Перепиши кусок отрывка о премьере фильма, который начинается со слов «Энн Эдвардс - Возвращение» и заканчивается словами «прибывать на премьеру.». Подставь в нем «Главной улицы» вместо «Персиковой улицы».

» Извлеченный текст:
----------------
Энн Эдвардс - Возвращение к Скарлетт. Дорога в Тару
Стотысячная толпа людей уже заполнила освещенные ярким светом «солнечных» прожекторов кварталы Персиковой улицы, прилегающие к городскому театру, когда счастливые обладатели билетов стали прибывать на премьеру.
Эти «избранные» хорошо сознавали, что являются участниками события национального масштаба и что они собрались здесь, чтобы посмотреть фильм, снятый по роману, на создание которого ушло почти десять лет жизни его автора — Маргарет Митчелл.
Знали они и то, что потребовалось два года, чтобы найти исполнительницу роли Скарлетт О’Хары, что фильм был самым дорогим в истории Голливуда и что идет он четыре часа, являясь, таким образом, самым длинным фильмом из всех, когда-либо снятых в Голливуде. «И самое главное, — писала газета «Таймс» в своей статье, посвященной премьере «Унесенных ветром», — большинство из зрителей знало наизусть историю любви Ретта Батлера и Скарлетт О’Хары, и они непременно стали бы протестовать, если бы в фильме было хоть одно серьезное отступление от романа».
----------------
» Выдержка из данных:

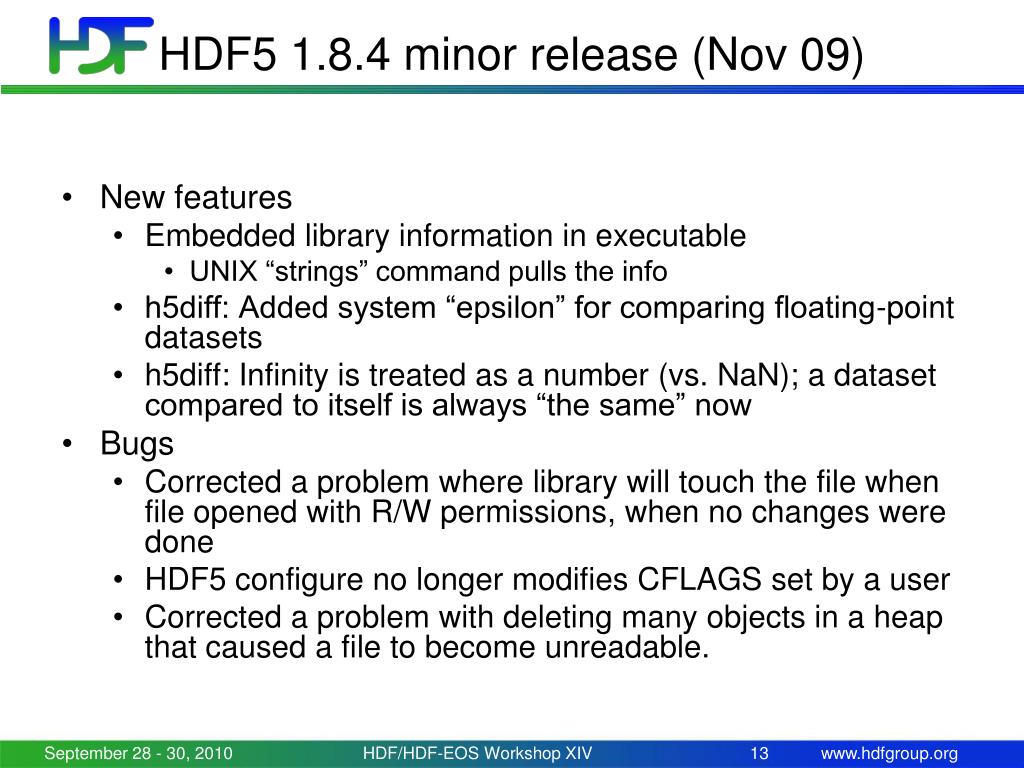 HDF HDF5 1.8.4 minor release (Nov 09)

• New features
  • Embedded library information in executable
    • UNIX “strings” command pulls the info
  • h5diff: Added system “epsilon” for comparing floating-point datasets
  • h5diff: Infinity is treated as a number (vs. NaN); a dataset compared to itself is always “the same” now
• Bugs
  • Corrected a problem where library will touch the file when file opened with R/W permissions, when no changes were done
  • HDF5 configure no longer modifies CFLAGS set by a user
  • Corrected a problem with deleting many objects in a heap that caused a file to become unreadable.

September 28 - 30, 2010 HDF/HDF-EOS Workshop XIV 13 www.hdfgroup.org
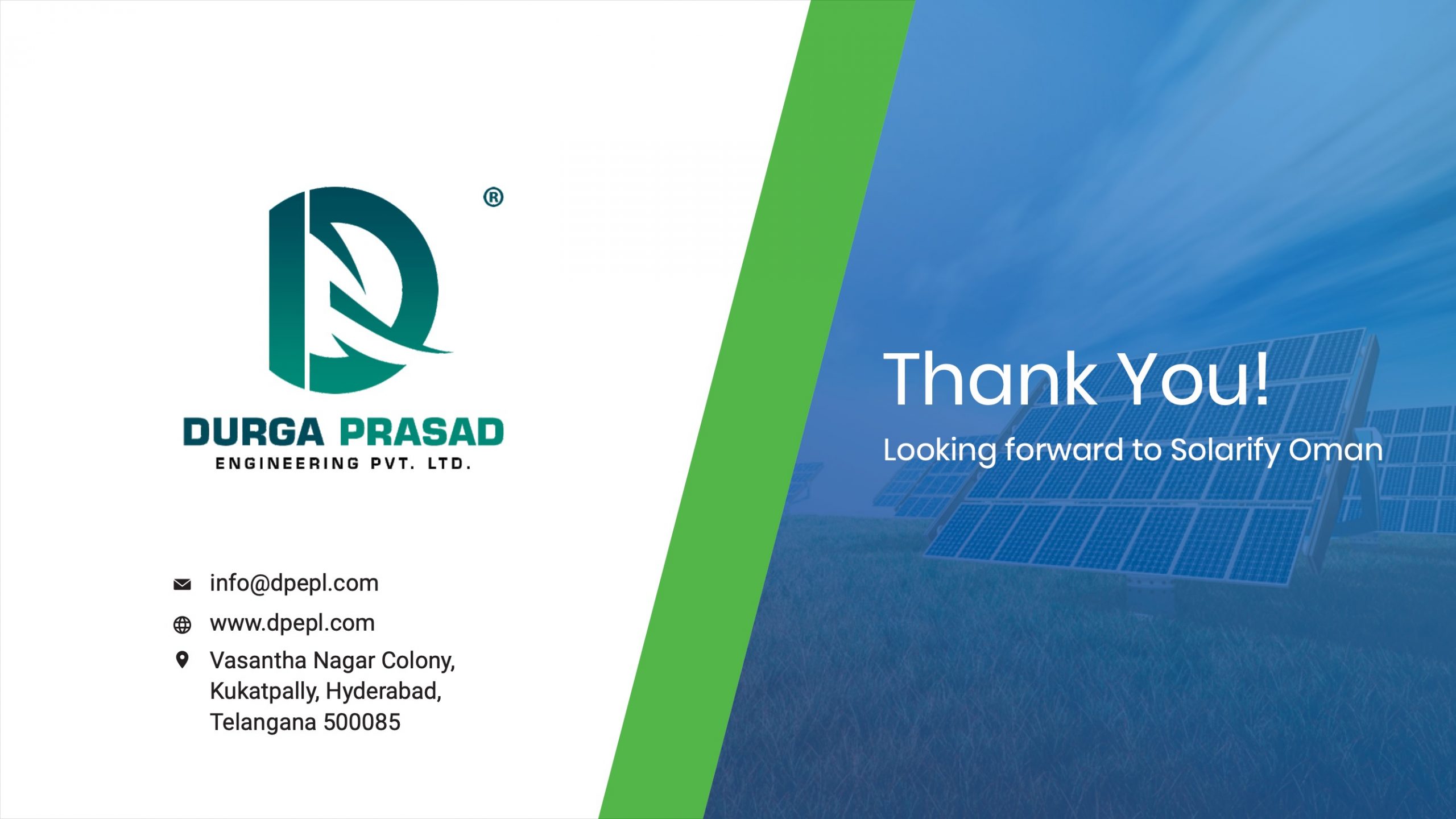 ®

DURGA PRASAD
ENGINEERING PVT. LTD.

info@dpepl.com

www.dpepl.com

Vasantha Nagar Colony, Kukatpally, Hyderabad, Telangana 500085

Thank You!

Looking forward to Solarify Oman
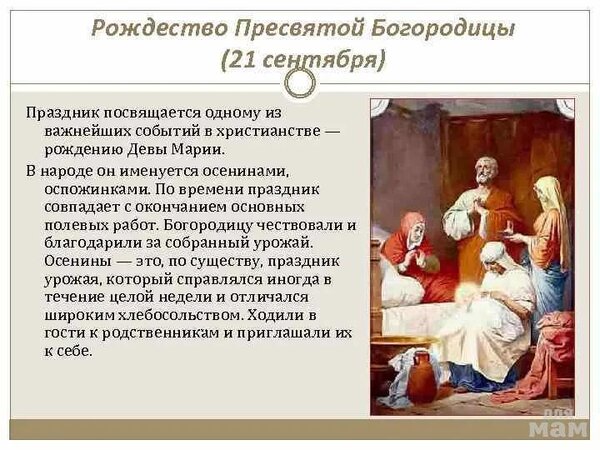 Рождество Пресвятой Богородицы
(21 сентября)

Праздник посвящается одному из важнейших событий в христианстве — рождению Девы Марии.

В народе он именуется осенинами, оспожинками. По времени праздник совпадает с окончанием основных полевых работ. Богородицу чествовали и благодарили за собранный урожай. Осенины — это, по существу, праздник урожая, который справлялся иногда в течение целой недели и отличался широким хлебосольством. Ходили в гости к родственникам и приглашали их к себе.

для мам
----------------
» Ответ на задание:
Энн Эдвардс - Возвращение к Скарлетт. Дорога в Тару
Стотысячная толпа людей уже заполнила освещенные ярким светом «солнечных» прожекторов кварталы Главной улицы, прилегающие к городскому театру, когда счастливые обладатели билетов стали прибывать на премьеру.